Computerworld

IBM won’t let Notes die, despite rumour-mongering

Notes Hannover will take integration with the Workplace platform a step further

“Lotus Notes has 40,000 active customers across the world, and any idea that Notes is dead is a dead idea,” says Ken Bisconti, vice president of IBM Workplace, portal and collaboration products.

Bisconti says IBM will introduce its next version of Notes, code-named “Hannover”, in 2007.

“This is perhaps the most dramatic new release that we have ever embarked upon in Notes’ history,” he says.

Notes Hannover will have a brand new user interface, with improvements in all the core, mail, calendar and contact management applications, he says. It will also have support for applications outside the traditional Notes programming model, for example Java and Eclipse applications.

“This means that from a Notes application you could directly connect a SAP, a Siebel, a custom Java or even a .net application inside of a Notes environment,” says Bisconti.

When asked about rumours that Notes is going to disappear Bisconti is blunt.

“Frankly, those are rumours started by Microsoft. Their competitive tactic is to try to convince customers that Notes is not being invested in. They have been doing that for a couple of years now, and looking fairly foolish, because they made pronouncements that Notes 7 would be the last release of Notes that Lotus ever shipped. Recently I heard [Steve] Ballmer [CEO of Microsoft] being quoted saying that maybe we are going to build Notes Hannover … ‘But I bet they’ll never deliver it’. They are looking a little bit foolish … when the Notes business alone grew 10% last year.”

Microsoft New Zealand declined to comment on the issue.

Notes has sold 125 million licences so far, according to Bisconti.

He says that he himself has been using Notes for 14 years, that everyone at IBM uses Notes, and that IBM has already upgraded the infrastructure to Notes Domino 7.

“Notes Domino 7 has been downloaded by 70,000 of our customers already and is being implemented faster than any release that we have tracked previously,” he says.

One of the key market trends IBM has been pursuing is a convergence of many related markets, for example portals, email, collaboration and workflow, Bisconti says.

“The idea is that organisations want to be able to aggregate all of their applications, content and documents together into one, integrated user experience [which is] available to their end-users and customers,” he says.

“This movement is one that we will deliver through innovations in Notes and Domino, and we will also deliver to customers that don’t use Notes and Domino, through a more portal-centric adoption cycle.”

“Many of the Workplace innovations, like activity centre collaboration, our server-managed client technology, or Eclipse-oriented composite application support, started in the Workplace products but are now being integrated into Domino Next and Notes Hannover,” he says.

“We have not announced packaging for Domino Next, but the portal technology that we are building Domino Next around is this WebSphere Portal 6.0 version [which IBM released last week],” Bisconti told sister publication, Network World US.

WebSphere Portal 6.0 includes support for AJAX (Asynchronous JavaScript + XML), a drag-and-drop rapid application development environment and the use of templates to construct applications and application components.
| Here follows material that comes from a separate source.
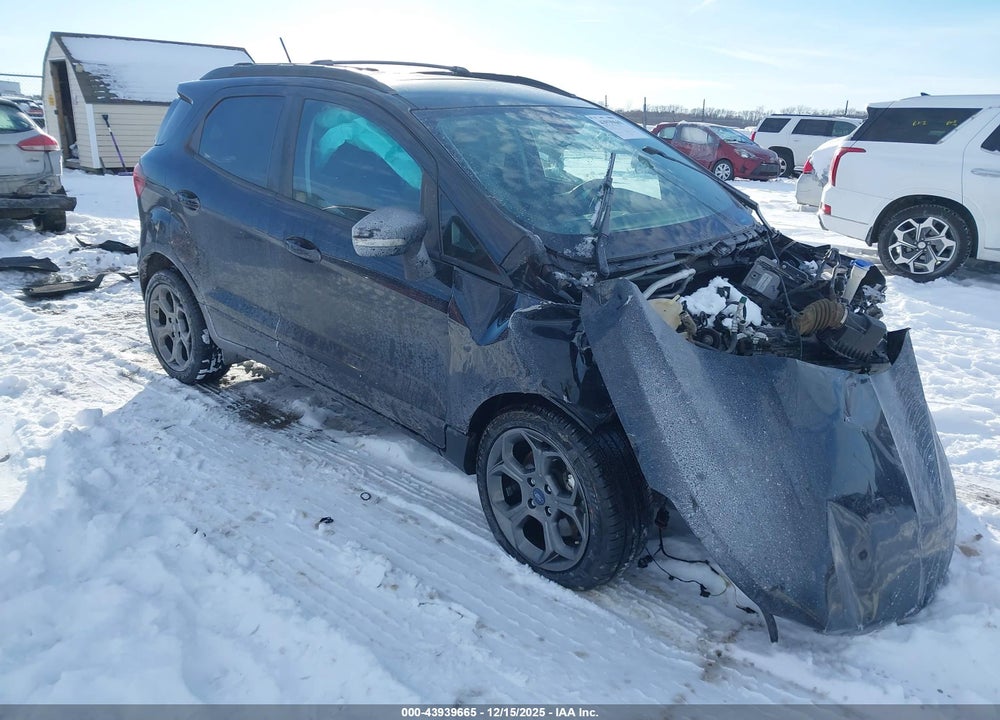 2018 FORD ECOSPORT SES VIN: MAJ6P1CL5JC215834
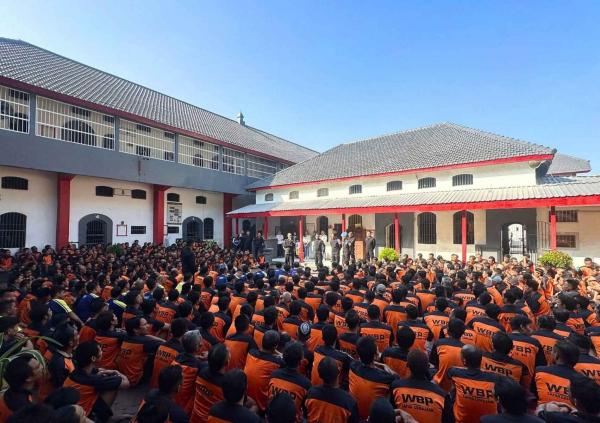 520 Warga Binaan Lapas Lumajang Diusulkan Terima Remisi HUT ke-80 RI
WebSphere Portal is a member of IBM’s stable of Workplace software, and the Workplace platform will eventually incorporate Notes Hannover into its Eclipse-based managed client framework.

This integration brings competitive challenges, primarily from Microsoft, and it also brings challenges in guiding customers to deliver these Workplace environments to their organisations, says Bisconti.
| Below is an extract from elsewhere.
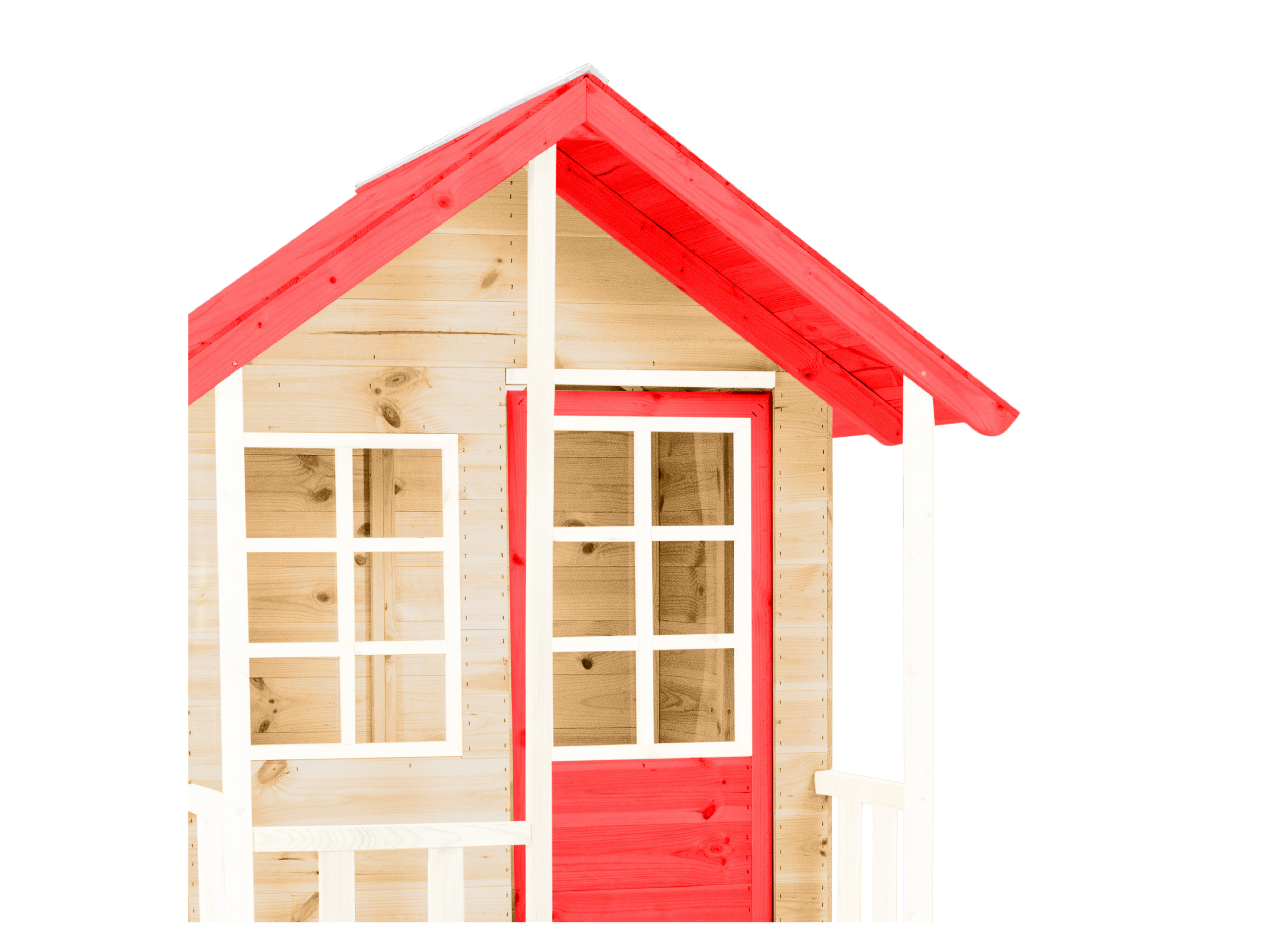 Thumbnail - Zwerkules Spielhaus »Lolla 2«, inklusive Rutsche & Schaukel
“We also face challenges in helping customers plan the introduction of SOA [service-oriented architecture]. A lot of customers are really wrestling with the idea of how to roll out SOA technologies. We are giving them guidance around starting with portal projects and then expanding that.”

The goal for Workplace is to introduce collaboration into key business applications, says Bisconti.
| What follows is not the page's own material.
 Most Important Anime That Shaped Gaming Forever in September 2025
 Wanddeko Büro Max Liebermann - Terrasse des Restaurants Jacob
“For example, how can I naturally add collaboration to my call centre, or to my branch banking environment?” he continues.

He says that most Workplace customers want to use collaboration, work flow, instant messaging and email in the context of a business application.

IBM has about 16 million users of Sametime, the company’s proprietary instant messaging platform, says Bisconti. Compatibility with competing IM platforms is something IBM is considering.

“[It] certainly is something that we are continuing to evaluate. It’s a matter of market interest as well as vendor interest” says Bisconti. “But right now we are focused on what we see as the leading providers of instant messaging technology,” he says. “The vast majority of customer requests we have had have been for AOL and Yahoo.